Doch als mein Ältester durch die Drogen in den Strudel von Psychosen geriet und zum ersten Mal zwangsweise eingewiesen wurde, geriet alles aus den Fugen. Unberechenbare Verhaltensweisen, Notarzt- und Polizeieinsätze, Zwangseinweisungen – das alles brachte mich an meine Grenzen. Ich funktionierte weiter, hielt den Schein aufrecht, doch innerlich spürte ich, dass meine Kraft zu versiegen drohte.
Der erste Zusammenbruch kam plötzlich, im Job, nur kurz nach einer dieser Krisen. Ein Weinkrampf überfiel mich, mein Körper zitterte unkontrolliert, und voller Scham schloss ich mich auf der Toilette ein. Die Vorstellung, dass jemand mich so sah, war unerträglich. Als mein Chef schließlich an die Tür klopfte, brauchte ich alle Kraft, um mich zu überwinden und die Tür zu öffnen. Er brachte mich direkt zum Arzt – dort wurde ich zum ersten Mal krankgeschrieben. Eine Pause, die ich schon lange gebraucht hätte.

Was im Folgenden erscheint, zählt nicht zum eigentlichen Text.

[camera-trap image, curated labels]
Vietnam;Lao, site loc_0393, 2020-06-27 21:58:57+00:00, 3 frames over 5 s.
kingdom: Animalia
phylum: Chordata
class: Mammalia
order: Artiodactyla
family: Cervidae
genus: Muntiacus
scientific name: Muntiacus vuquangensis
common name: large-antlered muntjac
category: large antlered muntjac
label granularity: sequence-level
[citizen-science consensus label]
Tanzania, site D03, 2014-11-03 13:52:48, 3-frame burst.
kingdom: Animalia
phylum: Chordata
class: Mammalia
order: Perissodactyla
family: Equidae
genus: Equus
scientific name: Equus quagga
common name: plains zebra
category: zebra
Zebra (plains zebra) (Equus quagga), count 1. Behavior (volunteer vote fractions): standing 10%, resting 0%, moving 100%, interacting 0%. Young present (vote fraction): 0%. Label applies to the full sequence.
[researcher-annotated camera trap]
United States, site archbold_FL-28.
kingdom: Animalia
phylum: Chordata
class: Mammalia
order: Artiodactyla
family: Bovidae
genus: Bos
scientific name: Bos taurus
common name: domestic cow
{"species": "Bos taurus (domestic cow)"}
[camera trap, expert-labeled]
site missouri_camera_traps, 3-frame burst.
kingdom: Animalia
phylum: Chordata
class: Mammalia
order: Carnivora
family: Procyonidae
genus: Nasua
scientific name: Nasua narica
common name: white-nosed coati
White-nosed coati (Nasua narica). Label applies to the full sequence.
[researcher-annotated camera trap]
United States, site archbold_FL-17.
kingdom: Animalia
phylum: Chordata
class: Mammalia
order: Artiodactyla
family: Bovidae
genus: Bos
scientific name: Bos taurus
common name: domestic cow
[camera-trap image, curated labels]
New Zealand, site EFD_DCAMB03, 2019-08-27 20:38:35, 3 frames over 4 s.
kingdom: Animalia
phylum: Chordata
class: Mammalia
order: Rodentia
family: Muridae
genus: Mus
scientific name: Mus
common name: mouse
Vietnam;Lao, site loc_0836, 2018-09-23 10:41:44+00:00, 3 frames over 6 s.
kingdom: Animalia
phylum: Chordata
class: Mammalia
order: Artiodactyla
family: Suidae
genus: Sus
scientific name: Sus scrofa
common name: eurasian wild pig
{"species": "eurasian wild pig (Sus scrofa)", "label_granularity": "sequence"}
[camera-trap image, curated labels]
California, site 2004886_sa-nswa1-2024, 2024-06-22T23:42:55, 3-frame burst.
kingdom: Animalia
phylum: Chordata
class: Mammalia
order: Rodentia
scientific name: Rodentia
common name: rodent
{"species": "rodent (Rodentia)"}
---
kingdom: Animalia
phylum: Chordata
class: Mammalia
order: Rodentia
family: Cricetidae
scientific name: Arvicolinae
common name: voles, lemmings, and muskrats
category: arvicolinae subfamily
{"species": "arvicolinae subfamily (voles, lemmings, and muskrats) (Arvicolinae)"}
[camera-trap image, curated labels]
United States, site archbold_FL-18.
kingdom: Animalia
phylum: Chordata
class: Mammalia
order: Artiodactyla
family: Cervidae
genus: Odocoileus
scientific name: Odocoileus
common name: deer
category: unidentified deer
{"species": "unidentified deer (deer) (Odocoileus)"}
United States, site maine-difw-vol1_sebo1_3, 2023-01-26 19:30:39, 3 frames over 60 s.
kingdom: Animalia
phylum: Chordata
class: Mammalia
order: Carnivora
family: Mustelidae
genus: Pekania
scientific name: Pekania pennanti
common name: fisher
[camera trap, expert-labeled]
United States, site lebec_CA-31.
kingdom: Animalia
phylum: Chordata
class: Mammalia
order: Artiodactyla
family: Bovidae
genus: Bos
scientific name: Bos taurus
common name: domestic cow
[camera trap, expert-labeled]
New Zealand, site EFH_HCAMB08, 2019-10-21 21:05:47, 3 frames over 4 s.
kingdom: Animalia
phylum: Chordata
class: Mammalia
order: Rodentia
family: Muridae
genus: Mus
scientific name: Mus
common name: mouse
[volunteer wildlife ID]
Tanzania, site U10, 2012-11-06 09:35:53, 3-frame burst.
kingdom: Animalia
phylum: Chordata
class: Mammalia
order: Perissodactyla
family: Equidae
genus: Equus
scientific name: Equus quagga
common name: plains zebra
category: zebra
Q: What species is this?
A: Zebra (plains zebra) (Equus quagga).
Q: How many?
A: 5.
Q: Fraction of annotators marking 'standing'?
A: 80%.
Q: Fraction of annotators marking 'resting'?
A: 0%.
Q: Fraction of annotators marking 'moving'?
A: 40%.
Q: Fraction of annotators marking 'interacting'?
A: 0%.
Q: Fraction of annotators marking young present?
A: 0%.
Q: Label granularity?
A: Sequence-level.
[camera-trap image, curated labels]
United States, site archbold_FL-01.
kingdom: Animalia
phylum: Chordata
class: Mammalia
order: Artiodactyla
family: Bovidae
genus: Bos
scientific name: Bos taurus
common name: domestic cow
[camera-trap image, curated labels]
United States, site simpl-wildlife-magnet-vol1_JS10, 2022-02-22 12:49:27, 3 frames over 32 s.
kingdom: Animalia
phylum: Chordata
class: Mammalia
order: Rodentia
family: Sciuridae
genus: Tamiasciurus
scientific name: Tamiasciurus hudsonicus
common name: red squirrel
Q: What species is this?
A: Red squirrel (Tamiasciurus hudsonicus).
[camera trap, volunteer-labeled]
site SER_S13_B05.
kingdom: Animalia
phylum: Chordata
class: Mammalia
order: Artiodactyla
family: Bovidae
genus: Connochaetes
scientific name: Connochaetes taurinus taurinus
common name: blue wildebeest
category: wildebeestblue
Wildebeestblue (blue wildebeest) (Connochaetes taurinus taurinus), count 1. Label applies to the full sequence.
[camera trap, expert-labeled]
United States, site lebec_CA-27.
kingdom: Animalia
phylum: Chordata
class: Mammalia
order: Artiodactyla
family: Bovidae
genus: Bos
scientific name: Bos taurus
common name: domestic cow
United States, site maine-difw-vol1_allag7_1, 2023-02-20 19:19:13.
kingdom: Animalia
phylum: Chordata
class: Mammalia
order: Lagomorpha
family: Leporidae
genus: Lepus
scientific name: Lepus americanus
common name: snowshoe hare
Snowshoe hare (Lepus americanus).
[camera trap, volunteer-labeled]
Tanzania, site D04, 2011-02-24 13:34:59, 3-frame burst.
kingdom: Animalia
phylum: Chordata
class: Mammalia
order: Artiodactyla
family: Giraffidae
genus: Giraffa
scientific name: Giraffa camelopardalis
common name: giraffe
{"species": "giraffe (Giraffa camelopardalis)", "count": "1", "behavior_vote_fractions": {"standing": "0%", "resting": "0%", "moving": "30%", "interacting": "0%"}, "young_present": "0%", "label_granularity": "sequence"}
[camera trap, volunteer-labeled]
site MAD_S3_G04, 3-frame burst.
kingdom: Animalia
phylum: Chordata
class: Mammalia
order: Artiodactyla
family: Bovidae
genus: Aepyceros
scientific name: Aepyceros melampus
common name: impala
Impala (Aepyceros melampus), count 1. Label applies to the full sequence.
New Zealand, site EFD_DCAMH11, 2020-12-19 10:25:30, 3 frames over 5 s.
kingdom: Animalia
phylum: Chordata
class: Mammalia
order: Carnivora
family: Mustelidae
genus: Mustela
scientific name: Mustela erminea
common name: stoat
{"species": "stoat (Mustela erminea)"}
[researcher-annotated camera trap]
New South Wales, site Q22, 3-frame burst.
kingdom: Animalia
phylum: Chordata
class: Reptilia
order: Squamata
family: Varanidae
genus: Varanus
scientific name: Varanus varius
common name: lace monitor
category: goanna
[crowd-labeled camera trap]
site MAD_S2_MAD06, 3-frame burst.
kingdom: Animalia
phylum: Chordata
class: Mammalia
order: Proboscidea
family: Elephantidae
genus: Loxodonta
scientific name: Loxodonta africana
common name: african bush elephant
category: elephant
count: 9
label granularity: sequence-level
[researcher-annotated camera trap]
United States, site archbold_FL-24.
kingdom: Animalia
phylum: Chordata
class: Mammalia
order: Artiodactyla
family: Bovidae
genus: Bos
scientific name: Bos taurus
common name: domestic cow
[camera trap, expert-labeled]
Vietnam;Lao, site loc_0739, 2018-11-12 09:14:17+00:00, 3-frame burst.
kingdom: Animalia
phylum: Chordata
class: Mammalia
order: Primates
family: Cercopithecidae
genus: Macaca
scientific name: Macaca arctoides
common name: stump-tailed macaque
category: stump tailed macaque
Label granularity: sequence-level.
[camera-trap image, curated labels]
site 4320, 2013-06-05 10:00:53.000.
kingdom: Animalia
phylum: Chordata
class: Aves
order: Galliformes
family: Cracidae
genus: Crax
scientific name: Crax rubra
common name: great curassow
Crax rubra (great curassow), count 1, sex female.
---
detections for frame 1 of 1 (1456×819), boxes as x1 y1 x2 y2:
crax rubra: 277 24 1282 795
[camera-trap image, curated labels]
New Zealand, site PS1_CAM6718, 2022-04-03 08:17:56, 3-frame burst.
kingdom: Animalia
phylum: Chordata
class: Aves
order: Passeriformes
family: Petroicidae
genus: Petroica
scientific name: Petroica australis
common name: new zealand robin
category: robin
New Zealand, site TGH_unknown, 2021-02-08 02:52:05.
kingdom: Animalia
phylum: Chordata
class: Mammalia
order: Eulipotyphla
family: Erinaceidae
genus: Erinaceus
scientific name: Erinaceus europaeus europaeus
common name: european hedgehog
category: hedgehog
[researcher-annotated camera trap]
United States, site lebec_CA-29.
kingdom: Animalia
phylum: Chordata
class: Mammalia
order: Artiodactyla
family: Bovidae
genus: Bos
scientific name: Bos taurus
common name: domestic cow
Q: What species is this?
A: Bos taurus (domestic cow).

Ich kam in eine psychosomatische Reha und begann eine Verhaltenstherapie. Mit dem festen Willen, etwas zu ändern, kehrte ich zurück in meinen Alltag – doch dort war alles wie vorher. Nach außen wirkte ich bald wieder "belastbar", aber innerlich fühlte ich mich zerbrochen.
Dennoch funktionierte ich noch zwei Jahre weiter – doch ohne Freude und zunehmend erschöpft. Ich mied Einladungen, schickte meinen Mann allein zu Feiern und konnte mich kaum noch mit Freunden treffen. Zu groß war der innere Schmerz, zu tief die Isolation. Die Vorstellung, mit anderen über normale Dinge zu sprechen, war für mich unerträglich.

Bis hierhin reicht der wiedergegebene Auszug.